You can tell by how he lists
to let her
kiss him, that the getting, as he gets it,
is good.
It's good in the sweetly salty,
deeply thirsty way that a sea-fogged
rain is good after a summer-long bout
of inland drought.
And you know it
when you see it, don't you? How it
drenches what's dry, how the having
of it quenches.
There in the grassy inlet
where your ocean meets your land, a slip
that needs a certain kind of vessel,
when that shapely skiff skims in at last,
trimmed bright, mast lightly flagging
left and right,
then the long, lush reeds
of your longing part, and soft against
the hull of that bent wood almost im-
perceptibly brushed a luscious hush
the heart heeds helplessly--
the hush
of the very good.

[this poem is about sex, yes, but also something else, maybe the opposite and/or antidote to what i've been thinking about all day, reading philosophy and wondering how available dispassion is to human beings as a tool (a lever, not a hammer, please), so of course it's the first thing i turned to, browsing some journal that i have no business reading, while taking a study break, waiting for my tea.]

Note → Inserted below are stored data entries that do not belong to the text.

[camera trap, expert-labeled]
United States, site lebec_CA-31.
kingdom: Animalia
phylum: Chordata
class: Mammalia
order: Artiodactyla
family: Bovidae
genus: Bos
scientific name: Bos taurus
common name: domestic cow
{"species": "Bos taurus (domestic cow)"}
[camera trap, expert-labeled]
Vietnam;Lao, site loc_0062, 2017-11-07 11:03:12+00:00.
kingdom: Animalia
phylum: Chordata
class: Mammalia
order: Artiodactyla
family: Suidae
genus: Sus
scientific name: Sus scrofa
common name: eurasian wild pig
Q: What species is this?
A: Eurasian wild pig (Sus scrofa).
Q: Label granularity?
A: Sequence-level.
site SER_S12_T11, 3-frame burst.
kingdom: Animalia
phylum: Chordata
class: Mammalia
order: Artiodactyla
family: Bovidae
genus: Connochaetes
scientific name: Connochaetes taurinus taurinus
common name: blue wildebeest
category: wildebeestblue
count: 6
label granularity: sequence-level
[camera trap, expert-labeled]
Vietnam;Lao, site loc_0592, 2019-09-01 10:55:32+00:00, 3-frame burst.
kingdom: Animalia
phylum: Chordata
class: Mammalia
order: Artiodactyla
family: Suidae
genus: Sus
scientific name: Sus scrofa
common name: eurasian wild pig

Saturday, February 03, 2007

life comes down to: the itch and the scratch. only the itch and the scratch, but occuring in so many shades and degrees and combinations. itches run from tickle to hurt to our hearts exploding, and the scratch can happen or the scratch can be delayed, for pleasure or to our detriment (or both), and we can scratch til its gone or scratch til it hurts or resist scratching, for a minute or forever (although the desire to resist is just another itch that's hard to reach, maybe).